■ Requirement
All of the data that follows is to be written out exactly, with images excluded.

■ Provided material
--- START ---

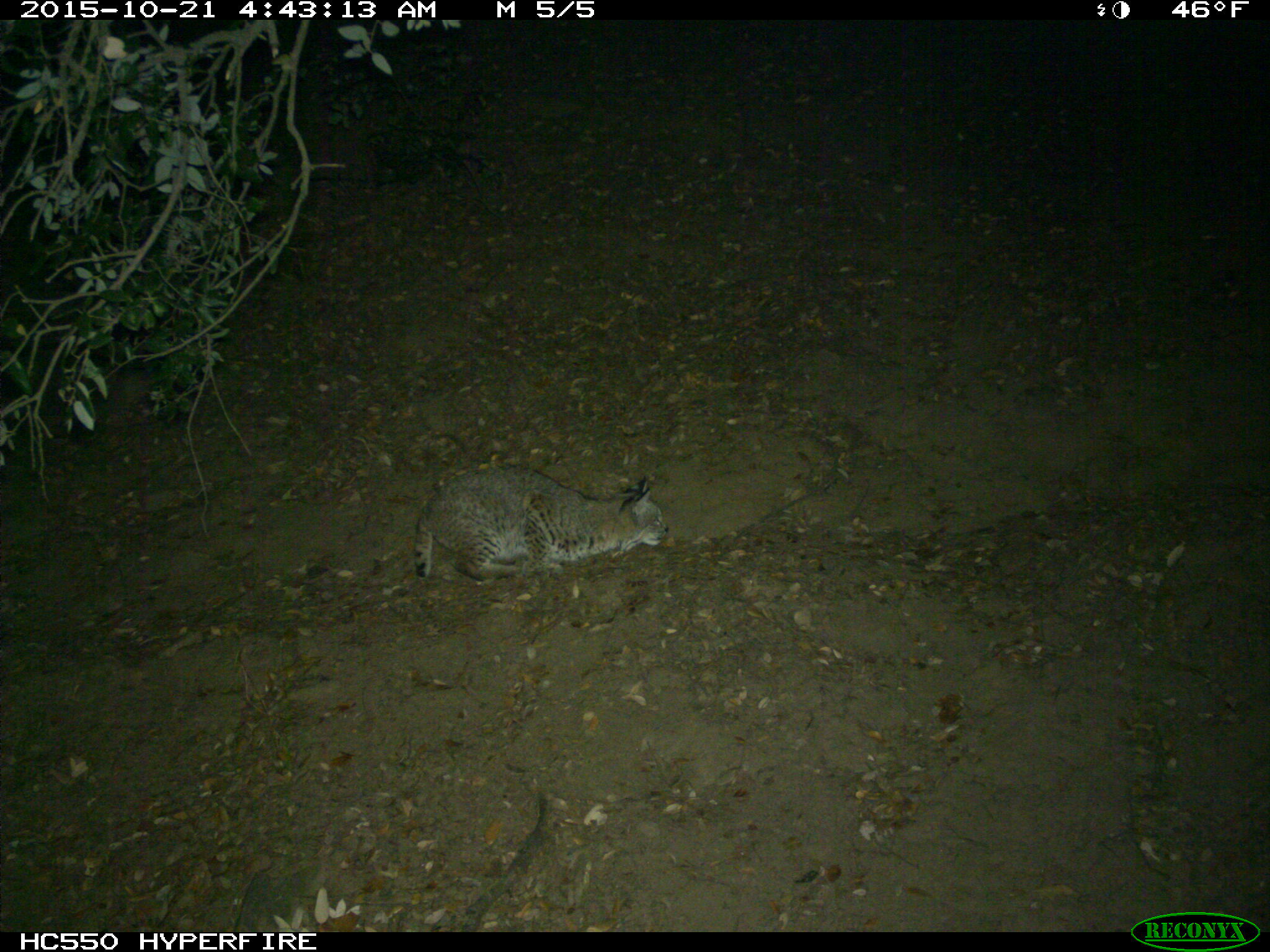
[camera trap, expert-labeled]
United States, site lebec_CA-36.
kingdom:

--- END ---

■ Written answer
[camera trap, expert-labeled]
United States, site lebec_CA-36.
kingdom:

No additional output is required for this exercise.